原始文档:
************

自动驾驶-BEV检测篇四：PETR

hunter@@

已于 2024-06-21 10:52:19 修改

阅读量1.9k

点赞数 25

分类专栏：自动驾驶文章标签： python 开发语言

于 2024-06-18 14:04:35 首次发布

本文链接：https://blog.csdn.net/weixin_50206562/article/details/139577776

版权

自动驾驶专栏收录该内容

7 篇文章

订阅专栏

论文地址：PETR: Position Embedding Transformation for Multi-View 3D Object Detection

代码地址：https://github.com/megvii-research/PETR.

1、引言

PETR是DETR3D的改进版，也是3D目标检测的重要组成之一。不同于DETR3D根据object query预测N个3d中心点，然后利用相机参数将参考点反投影回图像，对2D图像特征进行采样，最后根据采样得到2D图像特征预测3D目标信息的解决方案。

PETR直接通过一个全局3D位置编码(3D PE)来进行信息嵌入，这么做的出发点是为了解决原本DETR3D进行2D到3D转换带来的参考点预测坐标不准确，采样特征超出目标区域以及全局特征学习不充分的问题。

注：总体来看，PETR也还是一个transformer结构的检测框架，其与DETR3D的主要区别在于使用3D PE进行位置编码，也就是图2的encoder的结构。

************

记录列表:
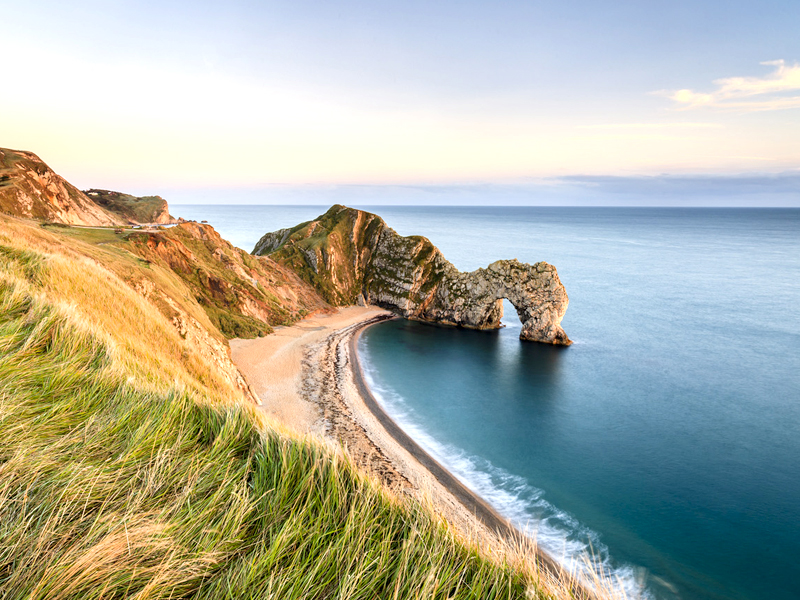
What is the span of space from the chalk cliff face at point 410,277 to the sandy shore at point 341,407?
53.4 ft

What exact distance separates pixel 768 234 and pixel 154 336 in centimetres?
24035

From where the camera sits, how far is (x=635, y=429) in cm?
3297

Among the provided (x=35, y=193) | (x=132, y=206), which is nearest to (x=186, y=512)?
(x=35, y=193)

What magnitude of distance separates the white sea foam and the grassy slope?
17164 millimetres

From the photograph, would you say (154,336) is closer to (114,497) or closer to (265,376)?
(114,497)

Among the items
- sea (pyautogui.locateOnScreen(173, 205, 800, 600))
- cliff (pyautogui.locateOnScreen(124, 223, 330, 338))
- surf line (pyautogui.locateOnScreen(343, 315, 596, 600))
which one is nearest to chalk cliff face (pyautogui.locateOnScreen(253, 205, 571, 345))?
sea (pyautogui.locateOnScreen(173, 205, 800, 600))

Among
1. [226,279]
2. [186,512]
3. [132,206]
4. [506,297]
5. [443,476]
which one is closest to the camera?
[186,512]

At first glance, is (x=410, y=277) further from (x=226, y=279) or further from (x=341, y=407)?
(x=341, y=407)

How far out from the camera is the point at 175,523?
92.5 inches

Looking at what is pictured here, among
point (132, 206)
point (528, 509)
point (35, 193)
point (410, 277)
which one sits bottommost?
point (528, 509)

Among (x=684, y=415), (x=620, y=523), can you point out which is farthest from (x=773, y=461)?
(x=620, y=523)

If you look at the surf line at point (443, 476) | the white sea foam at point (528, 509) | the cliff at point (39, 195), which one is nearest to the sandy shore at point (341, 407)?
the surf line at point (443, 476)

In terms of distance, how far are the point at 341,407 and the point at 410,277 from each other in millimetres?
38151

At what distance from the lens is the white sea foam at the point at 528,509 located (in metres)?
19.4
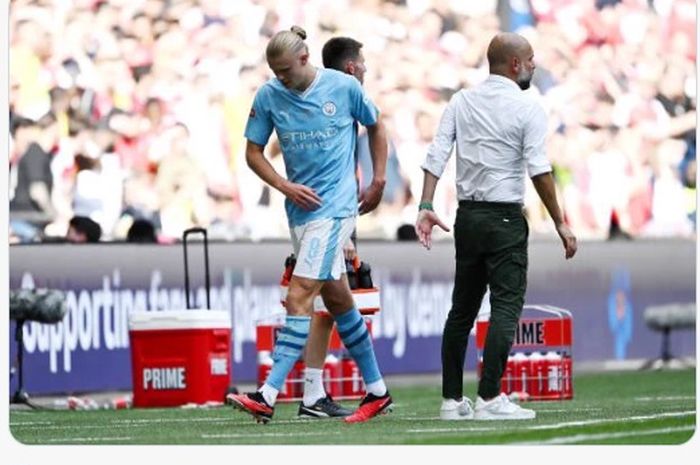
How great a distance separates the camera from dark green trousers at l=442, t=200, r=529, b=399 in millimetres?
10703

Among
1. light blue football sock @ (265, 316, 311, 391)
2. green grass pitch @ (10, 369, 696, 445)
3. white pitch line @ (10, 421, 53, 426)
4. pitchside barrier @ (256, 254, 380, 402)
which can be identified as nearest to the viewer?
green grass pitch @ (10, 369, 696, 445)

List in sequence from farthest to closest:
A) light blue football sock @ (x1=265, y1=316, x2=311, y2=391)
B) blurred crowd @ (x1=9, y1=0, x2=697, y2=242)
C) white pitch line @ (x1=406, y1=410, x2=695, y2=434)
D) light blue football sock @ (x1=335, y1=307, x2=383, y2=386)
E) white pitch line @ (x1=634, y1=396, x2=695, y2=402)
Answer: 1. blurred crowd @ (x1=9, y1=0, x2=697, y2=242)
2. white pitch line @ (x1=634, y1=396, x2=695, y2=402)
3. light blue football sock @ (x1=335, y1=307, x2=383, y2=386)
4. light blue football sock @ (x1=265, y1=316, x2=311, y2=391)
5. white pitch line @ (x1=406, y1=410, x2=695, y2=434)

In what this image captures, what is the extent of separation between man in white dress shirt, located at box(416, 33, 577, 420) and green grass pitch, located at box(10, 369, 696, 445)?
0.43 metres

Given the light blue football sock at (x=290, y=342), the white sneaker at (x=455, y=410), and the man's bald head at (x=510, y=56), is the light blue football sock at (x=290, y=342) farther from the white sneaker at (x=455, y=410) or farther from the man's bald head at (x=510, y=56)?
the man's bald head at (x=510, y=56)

************

任务要求:
**a.** 根据原始文档，列出 PETR 使用全局3D位置编码所要解决的全部问题。
**b.** 将原始文档中的句子"PETR是DETR3D的改进版，也是3D目标检测的重要组成之一。"译成英文。
**c.** 判断下列说法是否与原始文档相符，逐条回答"是"或"否"，并引用原文中起决定作用的字句：
(i) PETR 通过一个全局3D位置编码进行信息嵌入。
(ii) PETR 已不再是 transformer 结构的检测框架。
(iii) 该文章首次发布于 2024-06-21。

练习结果:
**a.**
1. 参考点预测坐标不准确
2. 采样特征超出目标区域
3. 全局特征学习不充分

**b.** PETR is an improved version of DETR3D and is also one of the important components of 3D object detection.

**c.**
(i) 是。"PETR直接通过一个全局3D位置编码(3D PE)来进行信息嵌入"
(ii) 否。"PETR也还是一个transformer结构的检测框架"
(iii) 否。"于 2024-06-18 14:04:35 首次发布"